Page excerpt –
FreeRIP 5.7.1

4 from 2 Reviews

FreeRIP allows you to extract audio tracks from CDs and to create output in the most popular formats.

Tracks extracted from audio CDs can be saved at CD quality using the WAV format or as various lossy and lossless formats.

The output formats supported by FreeRIP are MP3, WMA, WAV, OGG and FLAC.

Metadata is not neglected by this application either.

FreeRIP supports ID3 tags and it provides access to various databases, including the FreeRIP CD Database.

Tags can be edited and you can change album title, year, genre, artist and so on.

Audio information is retrieved automatically, and the included audio player allows you to preview your songs before conversion.

FreeRIP supports multi-track ripping, which means you can rip multiple tracks to a single file. The application allows you to choose the start and the end tracks, the output file name, the output format and tags.

Most important of all, FreeRIP is easy to use and fast. The contextual search button allows you to look for information about the selected track, and the ripping process is quick and simple. FreeRIP functions impeccably ad it doesn’t crash or display errors.

Other features that may attract your attention are adjusting audio tracks volume, the integrated support to create playlists in various formats (M3U, PLS, B4S, HTML and CSV) and the multi-language interface.

The latest versions of FreeRIP have been improved with an option to open output folder on rip end and with the ability to refresh the file list at the end of file dropping in converter/tagger modes.

FreeRIP is exactly what you need if you are looking for a reliable application to rip audio CDs and to obtain music in the format you prefer. The metadata support and the easiness of use are two additional features which strongly recommend this software tool.
Reviews & Comments
FreeRIP 3.61
on 15 October 2011
I don't know what rating to give so I put it in the middle. I'd used an earlier version of FreeRip for years and it had worked flawlessly, then a computer hiccup caused a problem that prevented me from opening the program. I did a Revo Uninstall, then downloaded this new version, and... Ugh.

It tried to bundle in a bunch of toolbars and search bars which I noticed just in time to uncheck - I hadn't on my desktop and ended up with a great gob of malware, necessitating a System Restore to correct. Then when I got it installed and used it, I found that those nice green progress bars that tell you both track and disc progress were gone. The program has been "improved" with a percentage readout that shows up across from the track title.

Moral of the story: Don't screw up something that works perfectly well on its own, for the sake of change for change's sake.

To my disgust, I've found so far that nobody has older versions of FreeRip available for download. Some will call it "3.2" or whatever, then download version 3.6.

So it looks like I'm going to have to search for a new CD ripping freeware program, and that's a shame because FreeRip had been a flawless program. Emphasis on tense.
FreeRIP 3.61
on 27 September 2011
I ripped almost a dozen of classic and pop music cd with EAC and FreeRip and listened them for many days for capture quality difference betwin the two programs.

Result: EAC privilege a robust sound in middle and low frequencies with highs not always crystalline and overall sound not a lot analytic between instruments sections.

FreeRip, contrarily, is extremely analitic and perfectly balanced in all sectors of audio spectrum and very near to original cd.

I think that FreeRip is the best ripper with a very natural sound. Do your comparison and enjoy your music.

Consider the best audio quality only, not others outsides of rip programs.

Task set –
A - Decide whether each statement below agrees with the FreeRIP page: (i) FreeRIP can produce output in the FLAC format; (ii) the playlist support covers the M3U format; (iii) the review dated 15 October 2011 reports that older versions of FreeRip were easy to find for download. Answer yes or no for each, and quote the words of the FreeRIP page that decide it.
B - Quote the passage of the FreeRIP page starting at "FreeRIP supports multi-track" and ending at "in converter/tagger modes.".

Dataset entries
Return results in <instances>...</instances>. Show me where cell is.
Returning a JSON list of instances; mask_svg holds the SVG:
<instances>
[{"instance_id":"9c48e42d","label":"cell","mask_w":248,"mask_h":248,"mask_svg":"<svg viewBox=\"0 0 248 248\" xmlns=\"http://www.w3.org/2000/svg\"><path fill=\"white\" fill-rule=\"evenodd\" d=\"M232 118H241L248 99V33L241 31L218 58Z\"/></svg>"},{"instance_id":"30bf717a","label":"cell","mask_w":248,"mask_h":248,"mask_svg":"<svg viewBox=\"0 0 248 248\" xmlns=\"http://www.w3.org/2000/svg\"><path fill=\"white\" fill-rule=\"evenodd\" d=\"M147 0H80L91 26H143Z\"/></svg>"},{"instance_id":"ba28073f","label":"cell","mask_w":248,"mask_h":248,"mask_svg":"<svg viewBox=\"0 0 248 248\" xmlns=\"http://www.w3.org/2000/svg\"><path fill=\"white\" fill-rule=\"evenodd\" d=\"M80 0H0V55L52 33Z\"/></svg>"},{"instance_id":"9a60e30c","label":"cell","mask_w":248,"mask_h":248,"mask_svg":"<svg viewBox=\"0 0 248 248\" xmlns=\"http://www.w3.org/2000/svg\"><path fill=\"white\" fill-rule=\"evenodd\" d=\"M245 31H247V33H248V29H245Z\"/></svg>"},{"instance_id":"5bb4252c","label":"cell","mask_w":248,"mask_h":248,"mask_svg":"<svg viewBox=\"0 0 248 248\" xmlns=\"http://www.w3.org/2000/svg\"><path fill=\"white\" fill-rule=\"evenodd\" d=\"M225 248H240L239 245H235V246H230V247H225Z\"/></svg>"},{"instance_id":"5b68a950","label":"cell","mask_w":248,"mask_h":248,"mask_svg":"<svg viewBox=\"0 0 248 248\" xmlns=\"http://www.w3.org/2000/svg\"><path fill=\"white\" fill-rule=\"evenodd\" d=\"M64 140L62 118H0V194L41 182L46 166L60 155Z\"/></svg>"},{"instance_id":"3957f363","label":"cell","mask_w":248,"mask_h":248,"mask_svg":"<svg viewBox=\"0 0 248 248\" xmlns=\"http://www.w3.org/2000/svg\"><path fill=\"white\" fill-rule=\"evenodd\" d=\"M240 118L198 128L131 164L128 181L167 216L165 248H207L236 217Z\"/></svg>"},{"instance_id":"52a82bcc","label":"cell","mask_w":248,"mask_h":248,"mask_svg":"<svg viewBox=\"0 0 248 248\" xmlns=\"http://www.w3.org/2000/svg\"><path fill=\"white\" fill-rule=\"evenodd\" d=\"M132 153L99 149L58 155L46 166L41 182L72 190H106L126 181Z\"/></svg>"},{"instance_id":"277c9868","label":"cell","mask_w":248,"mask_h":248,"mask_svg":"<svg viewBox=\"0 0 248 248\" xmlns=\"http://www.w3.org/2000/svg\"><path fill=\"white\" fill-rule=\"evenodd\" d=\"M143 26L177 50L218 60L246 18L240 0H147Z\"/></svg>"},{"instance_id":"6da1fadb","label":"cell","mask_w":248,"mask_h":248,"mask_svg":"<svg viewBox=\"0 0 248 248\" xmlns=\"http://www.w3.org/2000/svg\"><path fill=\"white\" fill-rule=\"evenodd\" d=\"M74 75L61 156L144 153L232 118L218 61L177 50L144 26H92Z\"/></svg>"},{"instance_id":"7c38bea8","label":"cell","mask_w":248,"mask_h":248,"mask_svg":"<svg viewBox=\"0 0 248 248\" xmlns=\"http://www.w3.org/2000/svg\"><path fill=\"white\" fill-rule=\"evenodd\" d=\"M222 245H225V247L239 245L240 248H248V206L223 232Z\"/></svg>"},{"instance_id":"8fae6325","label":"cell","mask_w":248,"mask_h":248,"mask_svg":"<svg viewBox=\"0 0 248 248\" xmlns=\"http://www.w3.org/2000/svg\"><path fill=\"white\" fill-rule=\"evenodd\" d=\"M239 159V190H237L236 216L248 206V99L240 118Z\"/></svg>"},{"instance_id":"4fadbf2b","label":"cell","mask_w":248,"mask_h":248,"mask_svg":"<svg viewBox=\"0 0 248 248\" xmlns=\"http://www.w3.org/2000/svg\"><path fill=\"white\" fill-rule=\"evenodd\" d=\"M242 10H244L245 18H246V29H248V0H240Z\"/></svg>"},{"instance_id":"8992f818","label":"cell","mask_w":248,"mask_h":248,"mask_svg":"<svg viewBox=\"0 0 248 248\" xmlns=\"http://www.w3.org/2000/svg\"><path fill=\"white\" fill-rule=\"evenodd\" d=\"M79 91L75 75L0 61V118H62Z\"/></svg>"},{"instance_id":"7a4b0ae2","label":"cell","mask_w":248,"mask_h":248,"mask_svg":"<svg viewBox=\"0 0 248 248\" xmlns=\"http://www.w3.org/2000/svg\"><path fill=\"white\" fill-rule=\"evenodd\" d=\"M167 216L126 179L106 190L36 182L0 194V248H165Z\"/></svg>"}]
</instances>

Task-by-task outputs –
A -
(i) Yes: "The output formats supported by FreeRIP are MP3, WMA, WAV, OGG and FLAC."
(ii) Yes: "the integrated support to create playlists in various formats (M3U, PLS, B4S, HTML and CSV)"
(iii) No: "nobody has older versions of FreeRip available for download."

B -
FreeRIP supports multi-track ripping, which means you can rip multiple tracks to a single file. The application allows you to choose the start and the end tracks, the output file name, the output format and tags.

Most important of all, FreeRIP is easy to use and fast. The contextual search button allows you to look for information about the selected track, and the ripping process is quick and simple. FreeRIP functions impeccably ad it doesn’t crash or display errors.

Other features that may attract your attention are adjusting audio tracks volume, the integrated support to create playlists in various formats (M3U, PLS, B4S, HTML and CSV) and the multi-language interface.

The latest versions of FreeRIP have been improved with an option to open output folder on rip end and with the ability to refresh the file list at the end of file dropping in converter/tagger modes.